Your goal ->
Count, in the entries below, the lines in which "burst" occurs. Give the number, nothing more.

*** Opening Records to process ***

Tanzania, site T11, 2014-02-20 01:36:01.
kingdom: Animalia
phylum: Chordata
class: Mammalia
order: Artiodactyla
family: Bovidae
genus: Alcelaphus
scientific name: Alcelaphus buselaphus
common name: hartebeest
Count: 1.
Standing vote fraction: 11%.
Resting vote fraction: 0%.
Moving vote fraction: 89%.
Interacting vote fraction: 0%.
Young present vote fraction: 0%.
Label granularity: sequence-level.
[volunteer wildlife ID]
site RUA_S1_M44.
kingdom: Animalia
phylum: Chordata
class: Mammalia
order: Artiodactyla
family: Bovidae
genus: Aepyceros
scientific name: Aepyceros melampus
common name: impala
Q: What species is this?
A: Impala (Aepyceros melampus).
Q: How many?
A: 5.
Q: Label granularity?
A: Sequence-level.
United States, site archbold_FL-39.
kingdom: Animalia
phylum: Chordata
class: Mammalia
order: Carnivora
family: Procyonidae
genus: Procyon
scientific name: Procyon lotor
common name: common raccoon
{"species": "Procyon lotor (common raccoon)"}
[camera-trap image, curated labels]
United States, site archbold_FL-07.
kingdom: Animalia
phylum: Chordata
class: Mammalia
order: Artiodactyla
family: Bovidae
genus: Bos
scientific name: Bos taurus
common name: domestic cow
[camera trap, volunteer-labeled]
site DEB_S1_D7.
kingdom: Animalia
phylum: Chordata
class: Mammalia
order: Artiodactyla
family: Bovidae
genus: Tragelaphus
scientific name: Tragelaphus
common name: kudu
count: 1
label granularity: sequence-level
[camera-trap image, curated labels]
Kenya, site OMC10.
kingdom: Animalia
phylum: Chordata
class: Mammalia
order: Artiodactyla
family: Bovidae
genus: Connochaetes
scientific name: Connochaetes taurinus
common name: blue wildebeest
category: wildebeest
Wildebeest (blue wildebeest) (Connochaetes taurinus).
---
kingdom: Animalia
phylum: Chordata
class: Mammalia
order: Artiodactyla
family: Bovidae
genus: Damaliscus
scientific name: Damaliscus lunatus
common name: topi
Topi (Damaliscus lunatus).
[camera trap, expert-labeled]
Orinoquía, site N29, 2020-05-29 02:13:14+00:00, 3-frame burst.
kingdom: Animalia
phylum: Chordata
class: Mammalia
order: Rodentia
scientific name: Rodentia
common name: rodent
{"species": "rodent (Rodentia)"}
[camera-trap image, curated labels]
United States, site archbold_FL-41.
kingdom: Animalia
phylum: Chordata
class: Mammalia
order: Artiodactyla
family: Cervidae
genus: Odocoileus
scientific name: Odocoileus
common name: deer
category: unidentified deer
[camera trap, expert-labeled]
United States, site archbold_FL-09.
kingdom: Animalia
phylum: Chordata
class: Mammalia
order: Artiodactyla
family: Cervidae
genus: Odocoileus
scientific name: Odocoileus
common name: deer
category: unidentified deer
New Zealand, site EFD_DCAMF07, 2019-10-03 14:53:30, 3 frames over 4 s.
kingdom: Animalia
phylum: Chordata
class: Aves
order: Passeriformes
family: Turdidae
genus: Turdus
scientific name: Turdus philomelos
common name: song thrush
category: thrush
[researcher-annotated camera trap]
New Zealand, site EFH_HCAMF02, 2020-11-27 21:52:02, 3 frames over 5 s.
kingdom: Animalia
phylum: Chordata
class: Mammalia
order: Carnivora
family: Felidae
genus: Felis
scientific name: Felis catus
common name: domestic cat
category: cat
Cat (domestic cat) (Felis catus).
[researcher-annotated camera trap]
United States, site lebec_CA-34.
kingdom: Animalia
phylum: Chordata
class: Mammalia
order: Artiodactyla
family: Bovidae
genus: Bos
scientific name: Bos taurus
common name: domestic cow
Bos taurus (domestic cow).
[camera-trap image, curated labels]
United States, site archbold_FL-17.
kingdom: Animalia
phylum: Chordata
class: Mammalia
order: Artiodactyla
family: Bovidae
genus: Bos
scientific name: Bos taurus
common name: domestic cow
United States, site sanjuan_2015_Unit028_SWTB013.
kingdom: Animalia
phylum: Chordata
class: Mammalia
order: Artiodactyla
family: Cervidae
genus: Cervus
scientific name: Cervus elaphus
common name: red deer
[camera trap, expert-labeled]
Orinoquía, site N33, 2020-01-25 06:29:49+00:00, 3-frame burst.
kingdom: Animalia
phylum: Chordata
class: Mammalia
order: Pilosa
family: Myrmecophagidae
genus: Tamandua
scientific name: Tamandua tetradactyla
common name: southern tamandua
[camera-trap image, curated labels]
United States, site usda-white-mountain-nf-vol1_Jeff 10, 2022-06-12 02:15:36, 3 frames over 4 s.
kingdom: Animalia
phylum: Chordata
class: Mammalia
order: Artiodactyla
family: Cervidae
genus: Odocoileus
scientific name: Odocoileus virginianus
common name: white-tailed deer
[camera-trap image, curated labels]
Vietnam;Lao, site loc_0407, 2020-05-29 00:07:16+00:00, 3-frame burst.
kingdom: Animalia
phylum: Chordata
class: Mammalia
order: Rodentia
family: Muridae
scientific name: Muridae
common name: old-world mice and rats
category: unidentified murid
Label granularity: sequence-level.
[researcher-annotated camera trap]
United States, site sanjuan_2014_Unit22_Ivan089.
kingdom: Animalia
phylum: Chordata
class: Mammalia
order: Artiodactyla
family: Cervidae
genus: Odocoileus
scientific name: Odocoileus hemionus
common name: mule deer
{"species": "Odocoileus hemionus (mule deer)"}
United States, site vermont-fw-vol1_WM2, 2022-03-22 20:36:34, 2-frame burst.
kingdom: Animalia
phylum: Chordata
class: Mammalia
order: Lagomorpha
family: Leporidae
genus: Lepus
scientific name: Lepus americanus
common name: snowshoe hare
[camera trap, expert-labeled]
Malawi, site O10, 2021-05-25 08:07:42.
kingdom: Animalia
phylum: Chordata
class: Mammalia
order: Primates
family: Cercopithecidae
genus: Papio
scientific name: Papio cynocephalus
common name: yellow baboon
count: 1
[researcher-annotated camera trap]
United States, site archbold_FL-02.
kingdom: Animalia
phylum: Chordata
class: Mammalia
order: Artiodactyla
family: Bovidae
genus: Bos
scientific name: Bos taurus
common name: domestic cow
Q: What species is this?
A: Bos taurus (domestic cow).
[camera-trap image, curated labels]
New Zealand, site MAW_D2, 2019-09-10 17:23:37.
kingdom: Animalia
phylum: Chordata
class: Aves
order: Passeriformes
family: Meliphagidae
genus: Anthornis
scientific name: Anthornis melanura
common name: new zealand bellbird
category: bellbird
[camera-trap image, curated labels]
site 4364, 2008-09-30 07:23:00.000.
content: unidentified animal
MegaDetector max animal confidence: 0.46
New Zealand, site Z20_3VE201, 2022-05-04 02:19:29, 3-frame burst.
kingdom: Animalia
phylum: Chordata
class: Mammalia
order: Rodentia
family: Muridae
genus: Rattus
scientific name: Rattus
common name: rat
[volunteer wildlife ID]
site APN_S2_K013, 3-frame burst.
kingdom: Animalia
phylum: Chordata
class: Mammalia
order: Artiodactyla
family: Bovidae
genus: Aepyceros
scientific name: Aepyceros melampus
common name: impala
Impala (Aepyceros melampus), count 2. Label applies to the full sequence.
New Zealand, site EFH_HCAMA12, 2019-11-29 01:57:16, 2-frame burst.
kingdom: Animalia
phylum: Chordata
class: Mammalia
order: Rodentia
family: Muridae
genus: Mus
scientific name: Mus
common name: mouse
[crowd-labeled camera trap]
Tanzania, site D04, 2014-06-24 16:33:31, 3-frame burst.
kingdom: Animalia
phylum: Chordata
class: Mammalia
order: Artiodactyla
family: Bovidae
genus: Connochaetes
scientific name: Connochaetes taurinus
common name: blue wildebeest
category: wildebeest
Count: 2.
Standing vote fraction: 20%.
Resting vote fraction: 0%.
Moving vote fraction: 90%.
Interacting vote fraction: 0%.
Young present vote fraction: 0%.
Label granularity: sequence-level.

*** Closing Records to process ***

Task answer ->
8